Wenige Tage später ging es nach hause. Aber ich wollte nicht mehr zurück, nicht nach Bagram. Ich habe zuvor nie einen so guten Freund und Kameraden verloren. Ein Schmerz, wie ich ihn zuvor noch nie kennen gelernt habe. Ich habe wieder um keine Versetzung ins SGC gebeten und meinen massenhaft angesammelten Urlaub in Anspruch genommen - zwei Monate. Glücklicherweise fiel in diese Zeit auch der Auszug meiner Mieter aus meinem Haus in Colorado Springs. Ich wusste natürlich nicht, ob ich dorthin zurück kommen würde. Aber ich habe meinen Urlaub genutzt, um dieses alte Stück Heimat, dass ich mir in den Jahren vor Bagram aufgebaut habe, zu genießen. Kurz bevor mein Urlaub endete, bekam ich schließlich eine Nachricht des Oberkommandos. Mein Versetzungsantrag wurde bewilligt. Ich habe mich gefreut. Ich habe gedacht, dass ich einige alte Freunde und Kameraden wieder treffen würde. Ich wurde sogar in mein allererstes Team, SG-4, versetzt. Doch ich habe mich erschrocken: Bis auf den Kommandanten, Colonel Cant, war keines der alten Teammitglieder mehr dort. Ich habe sofort wieder gemerkt, wie fremd ich hier doch eigentlich bin und ich fühle mich heute noch so. Aber soll ich stattdessen wieder einen Rückzieher machen? Nein. Ich muss mich mit der Situation arrangieren.
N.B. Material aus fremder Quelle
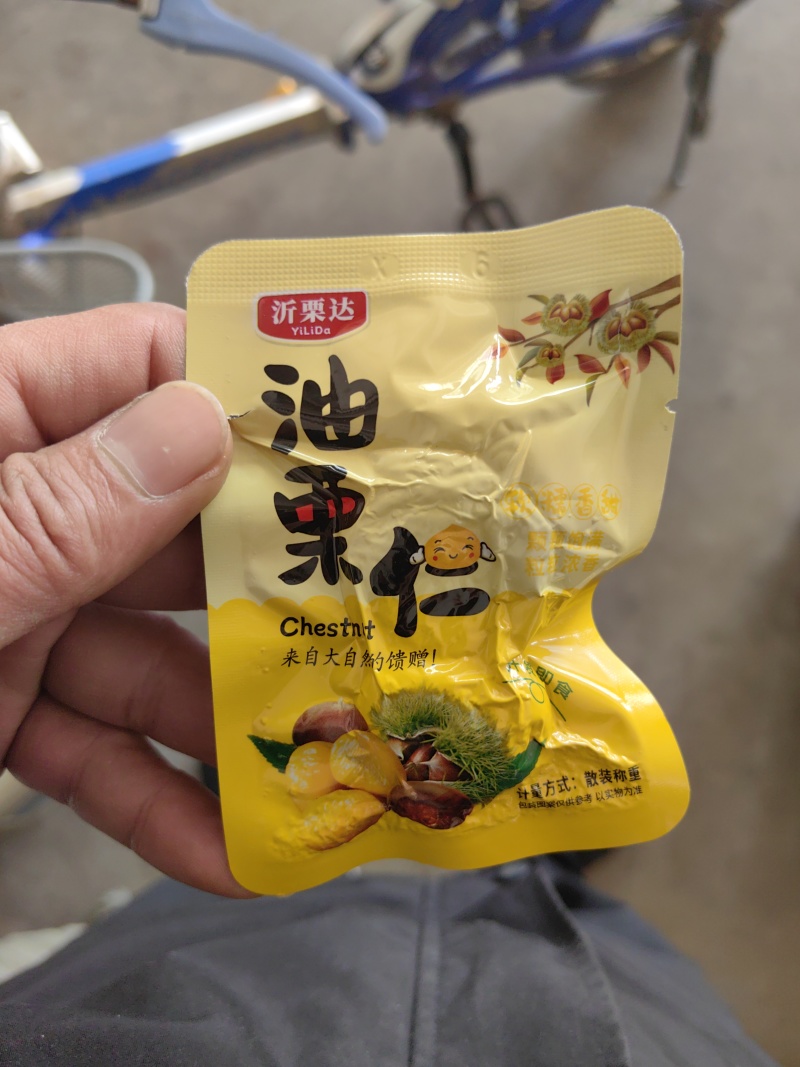 蒙阴熟栗子仁零食即食板栗仁油栗小包装孕妇仁油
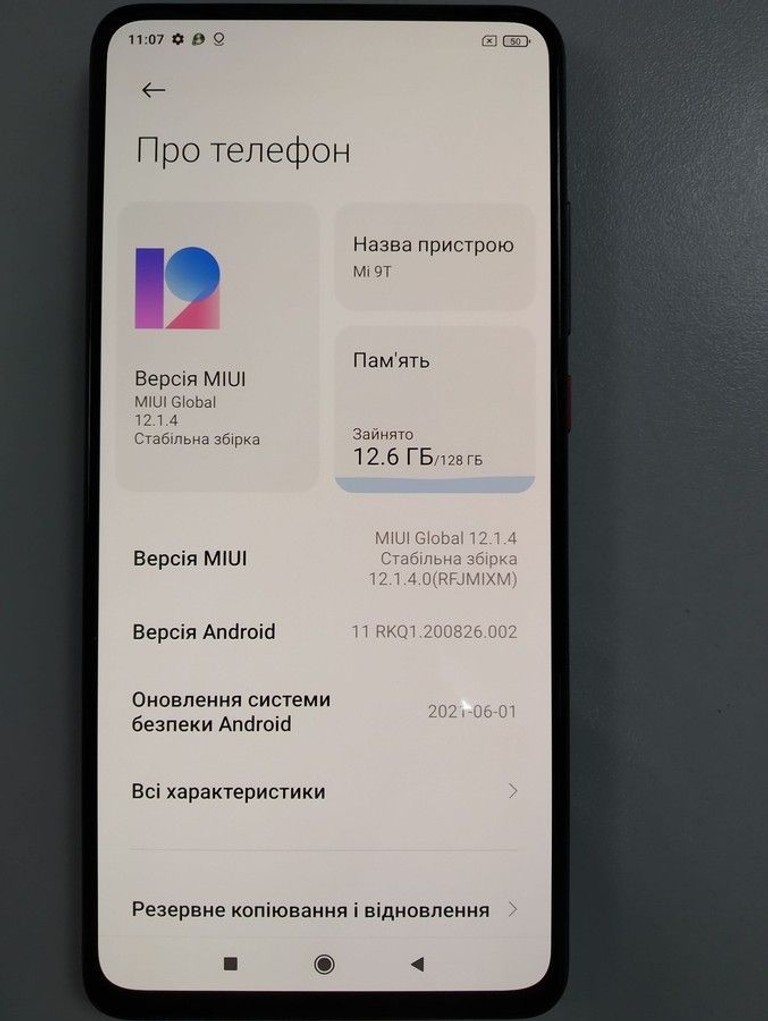 Оголошення Xiaomi Mi 9 SE 6/128GB Blue Б/У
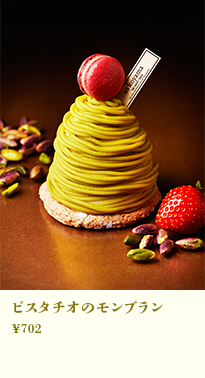 ピスタチオのモンブラン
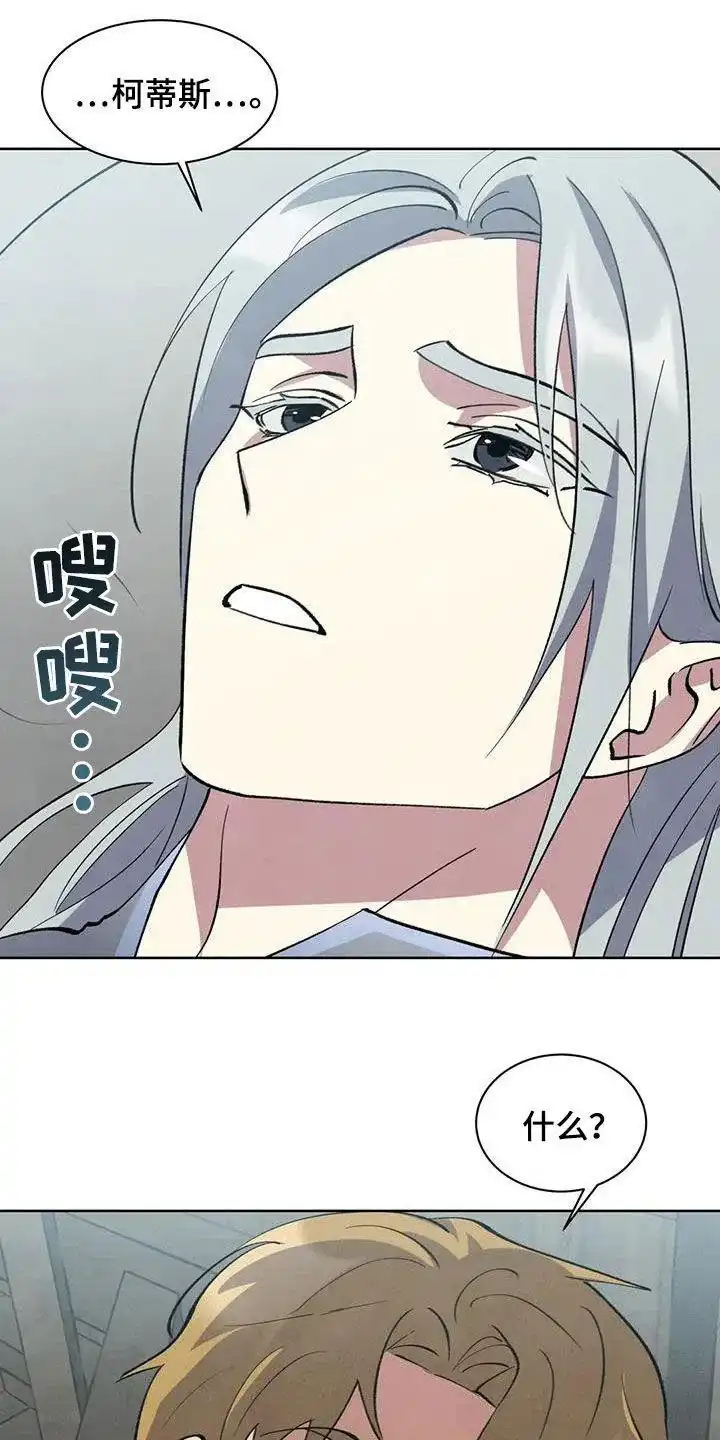 大公的秘密契约 第66话 第8页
Die letzten Wochen waren dabei wirklich hart. Ich bin zwar noch nicht lange zurück. Aber ich habe das Gefühl, als ob es eine lange Zeit so bleiben wird. Ich fühle mich immer noch mit meinem Kameraden aus Bagram verbunden, sehr sogar. Diese Kameradschaft vermisse ich hier sehr. Ich kann auch mit niemandem wirklich darüber reden. Naja... Seit kurzem eigentlich schon. Ich habe wieder eine Frau kennen gelernt. Sie ist besonders, in jeder Hinsicht und ich habe mich schnell zu ihr hingezogen gefühlt. Ihr ging es wohl auch so. Denn es ist nach kurzer Zeit schon sehr ernst geworden.... Ungewohnt, nach all den Jahren. Aber sie hilft mir ein Stück weit, mich hier nicht mehr so fremd zu fühlen. Sie ist ein wunderbarer Mensch und ich bin froh, dass ich sie kennen gelernt habe, auch wenn es anfangs... etwas schwierig war. Ich hoffe nur, dass es dieses Mal endlich klappt.

In den nächsten Wochen werde ich nach Washington fahren. Wilkins kam von dort, er hätte vor kurzem Geburtstag gehabt. Ich möchte gern seine Familie besuchen. Ich weiß nicht wieso, ich möchte es einfach. Vielleicht hilft es mir und vor allem hoffe ich dass es seiner Frau und seiner Tochter hilft. Zum Glück kommt meine Freundin mit - sonst würde es mir wohl noch schwerer fallen.

Ansonsten... Keine Ahnung. Ich war nie der geborene Autor.